WalletHub, a personal finance resource that offers tips for making prudent financial decisions and saving money, speculated that investors could begin asking for higher interest rates on US bonds, which could increase rates for credit cards, mortgages, and car loans, among other things. Defaulting could also impact business and consumer spending.
6. How will this affect my job?
“Non-excepted” federal employees do not report to work during a government shutdown. The effect on non-governmental jobs is less clear, but an overall economic stall or slowdown is a reasonable expectation.
7. What can I do about it?
WalletHub had suggestions for giving yourself a bit of padding if the so-called X-date comes without a solution.

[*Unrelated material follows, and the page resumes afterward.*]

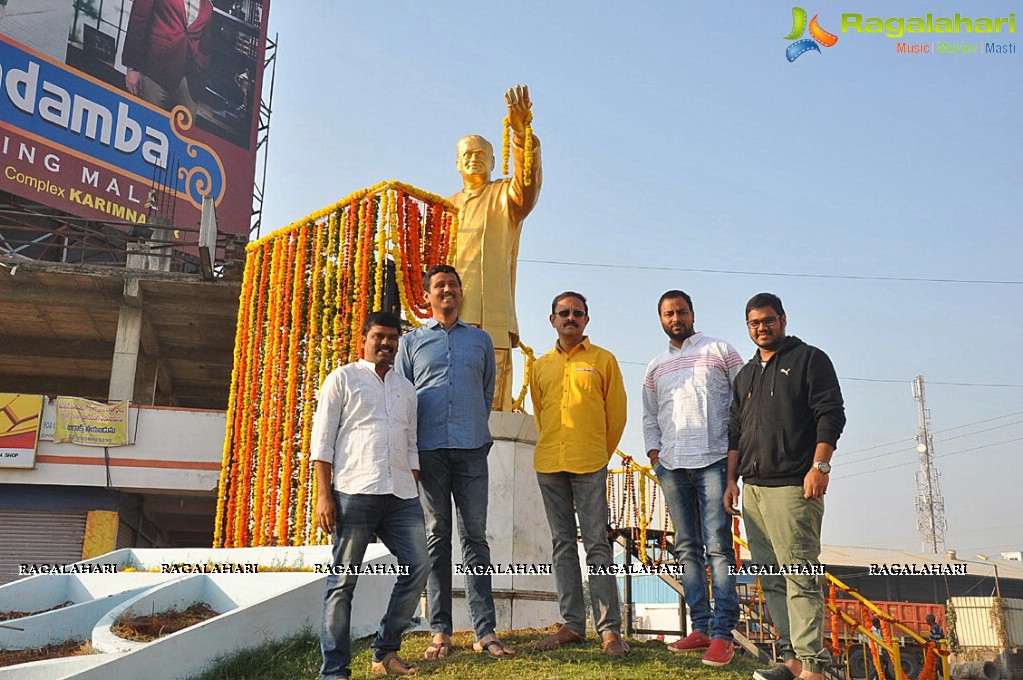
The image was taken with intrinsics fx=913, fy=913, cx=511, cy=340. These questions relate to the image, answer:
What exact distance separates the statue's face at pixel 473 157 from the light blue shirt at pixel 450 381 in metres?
4.21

To begin with, you can maximize your emergency fund. Cut back on spending and save, just in case of higher prices or prolonged economic volatility. Fix variable rates: Credit card and loan rates could increase, so if you have debt tied up, look into consolidating it into fixed loan rates to stabilize yourself in case of a tumultuous market.
8. So, if the government’s shut down, what’s to be done about the looming debt ceiling?

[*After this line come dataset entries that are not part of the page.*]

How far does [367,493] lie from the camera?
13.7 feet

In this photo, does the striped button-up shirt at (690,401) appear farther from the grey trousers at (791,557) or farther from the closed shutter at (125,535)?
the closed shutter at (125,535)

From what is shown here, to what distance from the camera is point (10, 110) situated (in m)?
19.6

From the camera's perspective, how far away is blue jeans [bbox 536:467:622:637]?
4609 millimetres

Well, the government has some moves it could make. Let’s review: A back-and-forth between the House and the Senate failed to result in approval of a bill to finance the government. Congressional Republicans attempted to leverage passing a short-term spending bill for measures to delay and/or quash the Affordable Care Act. The Republican votes prevented a continuing resolution to temporarily fund the government. This meant that all “non-excepted” government employees could not report to work, and all excepted employees will work, but will not be paid until the government…is not shutdown. Members of Congress are excepted employees, and therefore can still act to address the approaching X-date. A couple of scenarios for you:
Pass a law to extend the debt ceiling: This is something akin to a playground kid losing a race then running past the finish line and the victor only to claim the line was ten feet past there all along.
If we hit the debt ceiling, the government could prioritize spending, paying for certain things and not others. The Bipartisan Policy Center suggests this is an unappealing and potentially infeasible process due to its complexity and the requisite overhaul of the payment system that feeds millions of funds. Approximately 32 percent of funds owed during the period between Oct. 18 and Nov. 15 would go unpaid.
Let the debt ceiling break: Similar to defaulting on a loan, breaking through the debt ceiling would reduce the credibility of the US government and could put the US and global economies at risk.
President Obama could play the 14th Amendment card and trump the statutory debt ceiling through the provision that says, “the validity of the public debt of the United States…shall not be questioned.” The president’s press secretary, Jay Carney, has suggested this was an unlikely option. President Obama has said he will not negotiate over “the terms of debt limit legislation but is willing to discuss a range of issues once the government is reopened and the Treasury able to borrow freely again.”
9. How much trouble will the government be in if we default?
Standard & Poor’s issues ratings for governments, known as “sovereign ratings.” These are used as indicators of “the future ability and willingness of sovereign governments to service their debt obligations to the nonofficial sector in full and on time.” As of Sept. 20, 2013, S&P had rated the US AA+ for the long term and stable. Did they speak too soon? Possibly. The dollar has already weakened against global currencies, and if the US defaults, this rating will likely go down.
10. We know Congress can be doing something about this. But what is it doing?
Congress failed to pass any appropriations bills this year. Now, during the government shut down, members are meeting to negotiate a solution. Congressional Republicans reportedly called for cuts in the budget to diminish the deficit, and Democrats blocked bills to reopen parts of the government.
All that being said… We don’t really know exactly what will happen if the government hits the debt ceiling. It has never happened before.